■ **INSTRUCTIONS FOR THE TASK**
Starting at the top of the data and ending with the line that holds "<div class='formHeader'>&nbsp;</div>", transcribe each line exactly; include both ends.

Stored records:
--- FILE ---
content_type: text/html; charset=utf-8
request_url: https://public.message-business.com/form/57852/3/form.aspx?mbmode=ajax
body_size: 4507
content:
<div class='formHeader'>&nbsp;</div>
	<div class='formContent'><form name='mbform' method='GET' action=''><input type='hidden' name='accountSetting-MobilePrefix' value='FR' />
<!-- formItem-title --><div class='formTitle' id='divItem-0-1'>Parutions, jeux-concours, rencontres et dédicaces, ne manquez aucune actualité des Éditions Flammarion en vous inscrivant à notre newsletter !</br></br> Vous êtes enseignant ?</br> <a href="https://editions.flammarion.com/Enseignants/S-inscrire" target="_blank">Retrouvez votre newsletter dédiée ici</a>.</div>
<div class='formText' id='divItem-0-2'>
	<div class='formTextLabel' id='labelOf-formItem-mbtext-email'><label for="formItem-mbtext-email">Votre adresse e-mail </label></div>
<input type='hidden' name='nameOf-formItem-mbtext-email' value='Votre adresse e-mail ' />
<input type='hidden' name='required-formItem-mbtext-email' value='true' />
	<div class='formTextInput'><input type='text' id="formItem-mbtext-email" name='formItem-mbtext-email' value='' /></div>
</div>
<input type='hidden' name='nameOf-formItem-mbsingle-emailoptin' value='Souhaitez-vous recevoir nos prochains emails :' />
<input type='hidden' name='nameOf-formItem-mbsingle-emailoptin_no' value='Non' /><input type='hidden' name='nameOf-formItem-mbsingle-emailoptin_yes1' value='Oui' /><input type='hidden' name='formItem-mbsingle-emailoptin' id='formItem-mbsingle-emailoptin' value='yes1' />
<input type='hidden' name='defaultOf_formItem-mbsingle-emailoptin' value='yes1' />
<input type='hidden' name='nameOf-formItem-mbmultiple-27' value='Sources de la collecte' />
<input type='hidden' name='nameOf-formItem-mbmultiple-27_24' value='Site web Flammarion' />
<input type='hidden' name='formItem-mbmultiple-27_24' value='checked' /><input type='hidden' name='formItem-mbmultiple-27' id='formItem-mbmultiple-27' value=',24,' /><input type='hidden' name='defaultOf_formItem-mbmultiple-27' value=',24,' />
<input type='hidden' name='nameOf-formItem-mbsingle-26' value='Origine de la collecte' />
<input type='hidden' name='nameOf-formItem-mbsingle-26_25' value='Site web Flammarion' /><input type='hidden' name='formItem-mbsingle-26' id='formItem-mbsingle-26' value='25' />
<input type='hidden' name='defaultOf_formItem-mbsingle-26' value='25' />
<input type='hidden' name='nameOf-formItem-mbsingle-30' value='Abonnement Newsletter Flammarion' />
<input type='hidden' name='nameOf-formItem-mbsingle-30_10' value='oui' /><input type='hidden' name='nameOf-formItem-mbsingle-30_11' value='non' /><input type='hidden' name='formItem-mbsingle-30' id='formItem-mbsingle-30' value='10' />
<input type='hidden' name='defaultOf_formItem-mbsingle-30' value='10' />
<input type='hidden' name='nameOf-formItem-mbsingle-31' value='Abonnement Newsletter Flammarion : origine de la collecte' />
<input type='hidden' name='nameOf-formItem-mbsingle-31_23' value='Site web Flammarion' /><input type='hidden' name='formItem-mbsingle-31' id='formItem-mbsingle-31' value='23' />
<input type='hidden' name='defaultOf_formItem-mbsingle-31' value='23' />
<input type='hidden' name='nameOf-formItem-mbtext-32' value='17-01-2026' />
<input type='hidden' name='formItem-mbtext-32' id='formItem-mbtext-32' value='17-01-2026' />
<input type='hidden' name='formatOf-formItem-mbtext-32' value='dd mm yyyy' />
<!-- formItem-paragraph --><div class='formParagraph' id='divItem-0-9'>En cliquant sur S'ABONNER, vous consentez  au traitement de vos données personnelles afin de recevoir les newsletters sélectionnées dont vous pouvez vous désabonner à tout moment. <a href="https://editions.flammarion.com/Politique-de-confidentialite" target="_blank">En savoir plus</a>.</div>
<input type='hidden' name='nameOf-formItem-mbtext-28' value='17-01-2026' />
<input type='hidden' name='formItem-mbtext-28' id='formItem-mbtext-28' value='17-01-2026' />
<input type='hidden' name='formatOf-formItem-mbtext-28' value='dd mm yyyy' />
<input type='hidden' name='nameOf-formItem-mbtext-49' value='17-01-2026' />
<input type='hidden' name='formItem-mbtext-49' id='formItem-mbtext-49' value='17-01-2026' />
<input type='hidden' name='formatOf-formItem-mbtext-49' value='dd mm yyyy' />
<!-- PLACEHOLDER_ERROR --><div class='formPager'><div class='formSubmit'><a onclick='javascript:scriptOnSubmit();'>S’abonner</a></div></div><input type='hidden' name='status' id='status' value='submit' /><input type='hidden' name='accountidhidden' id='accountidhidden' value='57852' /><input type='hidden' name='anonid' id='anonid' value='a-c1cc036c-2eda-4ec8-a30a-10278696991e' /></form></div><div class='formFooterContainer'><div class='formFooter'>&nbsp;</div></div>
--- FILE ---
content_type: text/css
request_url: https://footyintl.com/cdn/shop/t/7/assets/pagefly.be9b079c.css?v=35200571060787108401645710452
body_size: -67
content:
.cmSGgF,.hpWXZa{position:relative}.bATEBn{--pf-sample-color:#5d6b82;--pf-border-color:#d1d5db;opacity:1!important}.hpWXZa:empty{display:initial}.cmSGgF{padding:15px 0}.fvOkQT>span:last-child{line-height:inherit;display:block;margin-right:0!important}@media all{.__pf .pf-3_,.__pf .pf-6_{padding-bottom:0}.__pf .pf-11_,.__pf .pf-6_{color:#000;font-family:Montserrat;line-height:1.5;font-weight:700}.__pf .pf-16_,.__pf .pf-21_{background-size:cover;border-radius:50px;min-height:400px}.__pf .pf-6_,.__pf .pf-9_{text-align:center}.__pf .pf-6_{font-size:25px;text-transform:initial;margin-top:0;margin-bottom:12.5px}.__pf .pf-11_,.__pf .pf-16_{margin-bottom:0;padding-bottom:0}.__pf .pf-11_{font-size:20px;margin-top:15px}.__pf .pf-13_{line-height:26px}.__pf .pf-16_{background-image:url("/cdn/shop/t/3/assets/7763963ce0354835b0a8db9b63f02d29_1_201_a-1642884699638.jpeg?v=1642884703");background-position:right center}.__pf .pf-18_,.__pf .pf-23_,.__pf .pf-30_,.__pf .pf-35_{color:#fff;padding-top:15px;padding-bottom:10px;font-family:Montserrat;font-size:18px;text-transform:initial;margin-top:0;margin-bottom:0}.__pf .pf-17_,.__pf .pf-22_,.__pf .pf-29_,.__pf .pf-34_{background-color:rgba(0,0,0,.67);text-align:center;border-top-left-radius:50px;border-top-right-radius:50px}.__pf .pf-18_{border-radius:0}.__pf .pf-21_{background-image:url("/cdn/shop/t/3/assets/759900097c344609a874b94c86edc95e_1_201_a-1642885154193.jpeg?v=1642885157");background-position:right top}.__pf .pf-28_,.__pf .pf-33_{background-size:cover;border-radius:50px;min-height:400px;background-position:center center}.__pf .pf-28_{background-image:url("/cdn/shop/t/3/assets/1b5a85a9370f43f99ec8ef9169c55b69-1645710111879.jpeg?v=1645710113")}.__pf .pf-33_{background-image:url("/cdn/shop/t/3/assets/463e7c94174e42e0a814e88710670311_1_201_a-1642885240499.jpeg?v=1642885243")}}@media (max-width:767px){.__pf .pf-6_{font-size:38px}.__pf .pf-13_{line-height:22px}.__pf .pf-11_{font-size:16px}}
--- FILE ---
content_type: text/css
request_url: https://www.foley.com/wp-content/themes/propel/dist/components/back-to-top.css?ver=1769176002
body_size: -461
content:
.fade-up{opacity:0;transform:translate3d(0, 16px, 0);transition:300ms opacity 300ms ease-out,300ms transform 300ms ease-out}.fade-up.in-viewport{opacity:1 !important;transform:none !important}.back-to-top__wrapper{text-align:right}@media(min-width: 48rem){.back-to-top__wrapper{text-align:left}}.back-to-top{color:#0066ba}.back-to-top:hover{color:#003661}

■ **OUTPUT OF THE TASK**
--- FILE ---
content_type: text/html; charset=utf-8
request_url: https://public.message-business.com/form/57852/3/form.aspx?mbmode=ajax
body_size: 4507
content:
<div class='formHeader'>&nbsp;</div>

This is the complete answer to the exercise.